» **SEITENTEXT**:
_ _ _ _ _ _ _

Heiner Flassbeck: Es gibt aktuell zwei Krisen, die sich überlappen. Da ist zum einen die allgemeine Finanzkrise, deren Ursache in der nahezu kompletten Deregulierung der Finanzmärkte liegt, die die Politik seit Ende der 80er Jahre – beginnend unter Margret Thatcher und Ronald Reagan – herbeigeführt hat. Die Folge war eine Loslösung dieser Märkte von der Realwirtschaft und das Überschießen in einen Casinokapitalismus, in Spekulationsgeschäfte mit irrationalen Wetten und artifiziellen Finanzprodukten in immer aberwitzigeren Dimensionen. All dies zielte allein darauf, die Gier der Anleger zu anzustacheln, damit Banken, Hedgefonds sowie andere Finanzjongleure und vor allem deren Spitzenmanager daran unglaubliche Summen verdienen konnten. Dieser Entwicklung hat die Politik auch nach dem Crash von 2008 keinen wirksamen Riegel vorgeschoben.
Daneben haben wir eine Euro-Krise, die nicht ursächlich mit der Finanzkrise zusammenhängt, aber durch diese ausgelöst wurde. Die Euro-Krise resultiert aus einem Geburtsfehler der Währungsunion, der von der Politik bis heute nicht richtig begriffen worden ist. Zwischen Staaten mit unterschiedlichen Währungen können wirtschaftliche Ungleichgewichte durch Währungsauf- oder -abwertungen ausgeglichen werden. So hat Argentinien vor Jahren den Weg aus der Staatspleite zu neuer Prosperität gefunden. In einem einheitlichen Währungsraum steht dieses Instrumentarium aber nicht zur Verfügung. So ein Raum funktioniert daher nur, wenn die Wettbewerbsfähigkeit der Teilnehmerländer nicht zu weit auseinanderklafft und wenn ein gemeinsames Inflationsziel definiert und eingehalten wird. Letzteres aber nicht nur beim Start einer Währungsunion, wie man zurzeit der entscheidenden Weichenstellungen für den Euro Ende der 90er Jahre glaubte, sondern permanent. Das wiederum setzt eine gemeinsame Wirtschafts- und Finanzpolitik voraus. Die gibt es aber bis heute nicht, und das gemeinsame Inflationsziel hat vor allem Deutschland durch seine langjährige Politik der Lohnzurückhaltung und des Sparens massiv unterlaufen und damit die wirtschaftlichen Disproportionen im Euro-Raum außerordentlich verstärkt. Dadurch hat Deutschland zugleich massiv an Wettbewerbsfähigkeit gewonnen, die südeuropäischen Euro-Ländern haben ebenso massiv verloren, und das Mittel, über Veränderung der Währungsrelationen steuernd eingreifen zu können und relativ rasch Wirkung zu erzielen, gibt es nicht mehr. Die diversen Rettungsschirme lösen dieses Problem gerade nicht. Alles zusammen hat das internationale Vertrauen in die Gemeinschaftswährung und ihren Bestand stark erschüttert.

_ _ _ _ _ _ _

» **AUFGABENSTELLUNG 1**: Gib den Abschnitt des Seitentexts von „Heiner Flassbeck: Es“ bis „wirksamen Riegel vorgeschoben.“ erneut wieder und ersetze dabei „Casinokapitalismus“ durch „Spekulationskapitalismus“.
» **AUFGABENSTELLUNG 2**: Welche Personen werden im Seitentext namentlich genannt?
Das Material stammt aus einer anderen Quelle als der Seitentext.

» **BEREITGESTELLTES MATERIAL**:

_ _ _ _ _ _ _

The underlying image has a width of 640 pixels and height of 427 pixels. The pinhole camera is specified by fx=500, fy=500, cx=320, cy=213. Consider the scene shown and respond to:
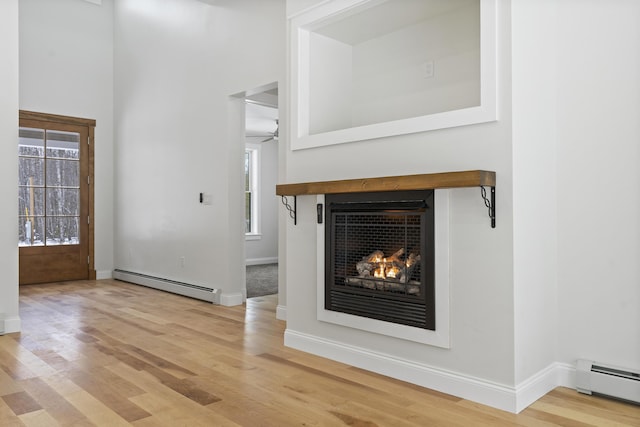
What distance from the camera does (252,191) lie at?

_ _ _ _ _ _ _

» **RICHTIGE ANTWORT 1**:
Heiner Flassbeck: Es gibt aktuell zwei Krisen, die sich überlappen. Da ist zum einen die allgemeine Finanzkrise, deren Ursache in der nahezu kompletten Deregulierung der Finanzmärkte liegt, die die Politik seit Ende der 80er Jahre – beginnend unter Margret Thatcher und Ronald Reagan – herbeigeführt hat. Die Folge war eine Loslösung dieser Märkte von der Realwirtschaft und das Überschießen in einen Spekulationskapitalismus, in Spekulationsgeschäfte mit irrationalen Wetten und artifiziellen Finanzprodukten in immer aberwitzigeren Dimensionen. All dies zielte allein darauf, die Gier der Anleger zu anzustacheln, damit Banken, Hedgefonds sowie andere Finanzjongleure und vor allem deren Spitzenmanager daran unglaubliche Summen verdienen konnten. Dieser Entwicklung hat die Politik auch nach dem Crash von 2008 keinen wirksamen Riegel vorgeschoben.

» **RICHTIGE ANTWORT 2**: Heiner Flassbeck, Margret Thatcher, Ronald Reagan